The reverse fixture that season wasn’t 3-3, as many Town fans will be able to recall. Indeed, it featured six goals, but they all came from Oldham. Scott Vernon – yes, he who scored four goals for the Mariners during his two years at the club – scored three goals against us inside 36 first half minutes. When half time arrived, the Mariners were losing 5-0 and were also down to ten men as Mike Edwards had been given his marching orders. Player/manager Paul Groves subbed himself off – to be replaced by Simon Ford – and we never saw Michael Boulding in a black and white shirt again.
If that game wasn’t already written into my memory with permanent marker, it was then branded onto my brain because it was also the day my grandad died. We were very close – it was he who used to take me to reserve games on Tuesday nights after school – so when I woke up that morning and was told he was taking in his last breaths at hospital, I naturally didn’t want to go to the match. But my parents insisted that I did because he was a Grimsby fan and he’d have wanted me to go – and not remember him for being the frail old man in a hospital bed.

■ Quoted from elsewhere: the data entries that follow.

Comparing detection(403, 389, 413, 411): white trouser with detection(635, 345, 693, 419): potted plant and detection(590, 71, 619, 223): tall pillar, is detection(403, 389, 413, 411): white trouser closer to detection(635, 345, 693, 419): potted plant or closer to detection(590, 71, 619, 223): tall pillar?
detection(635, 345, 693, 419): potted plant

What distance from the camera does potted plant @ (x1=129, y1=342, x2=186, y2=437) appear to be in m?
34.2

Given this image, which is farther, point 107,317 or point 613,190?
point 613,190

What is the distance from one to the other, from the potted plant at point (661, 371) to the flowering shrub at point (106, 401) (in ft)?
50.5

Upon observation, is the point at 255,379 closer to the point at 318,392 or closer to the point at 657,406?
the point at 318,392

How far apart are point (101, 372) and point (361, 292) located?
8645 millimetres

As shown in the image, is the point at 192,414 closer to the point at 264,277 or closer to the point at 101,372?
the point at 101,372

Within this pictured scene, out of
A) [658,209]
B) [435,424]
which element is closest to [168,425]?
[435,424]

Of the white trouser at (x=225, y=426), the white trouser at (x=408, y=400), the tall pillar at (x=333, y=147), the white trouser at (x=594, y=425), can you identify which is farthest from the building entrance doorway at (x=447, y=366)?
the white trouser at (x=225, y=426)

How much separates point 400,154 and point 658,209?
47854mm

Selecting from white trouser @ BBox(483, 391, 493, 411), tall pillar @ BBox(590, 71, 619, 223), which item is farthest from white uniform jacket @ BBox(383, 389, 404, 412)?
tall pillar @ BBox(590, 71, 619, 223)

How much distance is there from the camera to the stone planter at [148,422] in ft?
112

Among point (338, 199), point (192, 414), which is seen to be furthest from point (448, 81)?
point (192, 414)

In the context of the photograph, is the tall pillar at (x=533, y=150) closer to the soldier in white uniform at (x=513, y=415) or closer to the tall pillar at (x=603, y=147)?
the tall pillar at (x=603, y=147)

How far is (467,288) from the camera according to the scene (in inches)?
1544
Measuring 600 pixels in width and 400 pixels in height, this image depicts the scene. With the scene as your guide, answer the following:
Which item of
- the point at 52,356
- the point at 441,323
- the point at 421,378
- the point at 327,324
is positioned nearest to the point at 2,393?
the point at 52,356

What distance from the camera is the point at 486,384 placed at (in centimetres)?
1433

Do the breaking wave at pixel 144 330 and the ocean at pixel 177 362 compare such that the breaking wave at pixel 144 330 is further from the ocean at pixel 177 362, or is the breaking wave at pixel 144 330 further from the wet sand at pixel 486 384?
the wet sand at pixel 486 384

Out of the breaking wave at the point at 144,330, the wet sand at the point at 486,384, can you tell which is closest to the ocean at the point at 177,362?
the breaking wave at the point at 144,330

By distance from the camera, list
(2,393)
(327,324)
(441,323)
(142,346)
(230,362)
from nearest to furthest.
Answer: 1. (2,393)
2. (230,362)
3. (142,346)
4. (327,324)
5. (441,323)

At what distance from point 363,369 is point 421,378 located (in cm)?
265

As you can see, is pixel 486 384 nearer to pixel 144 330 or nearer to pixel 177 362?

And so, on a boisterous train out of Grimsby Town station, I received a call from my parents to say he’d passed away and I dealt with my grief by reminding myself that what I was doing was what my grandad had done many times himself, many years ago. The Mariners’ performance was so bad that it actually took my mind off something I thought I’d never escape.
I learnt a lot that day. Football is like a family heirloom. My grandad’s not here today but Grimsby Town is. The club is something we both share, dead and alive. It runs through our family, and that brought me comfort while I was watching us wilt that day. It still brings me comfort now. Proud of my heritage; proud of my family; proud to be GTFC.
Back to tomorrow. Given the Latics won 3-0 at Blundell Park, what are the chances of Town reversing that scoreline at Boundary Park? The result is secondary. It’d be great to win 3-0 – or to win at all – but what’s most important is that we have a football club that brings us together and keeps us together, like one big family (won't mention the EU here). And long may that continue. GTFC is something I’ll introduce my son to, when the time is right, and that’ll give me more pleasure than any solitary victory could.
If you’re going tomorrow, enjoy the match and UTM!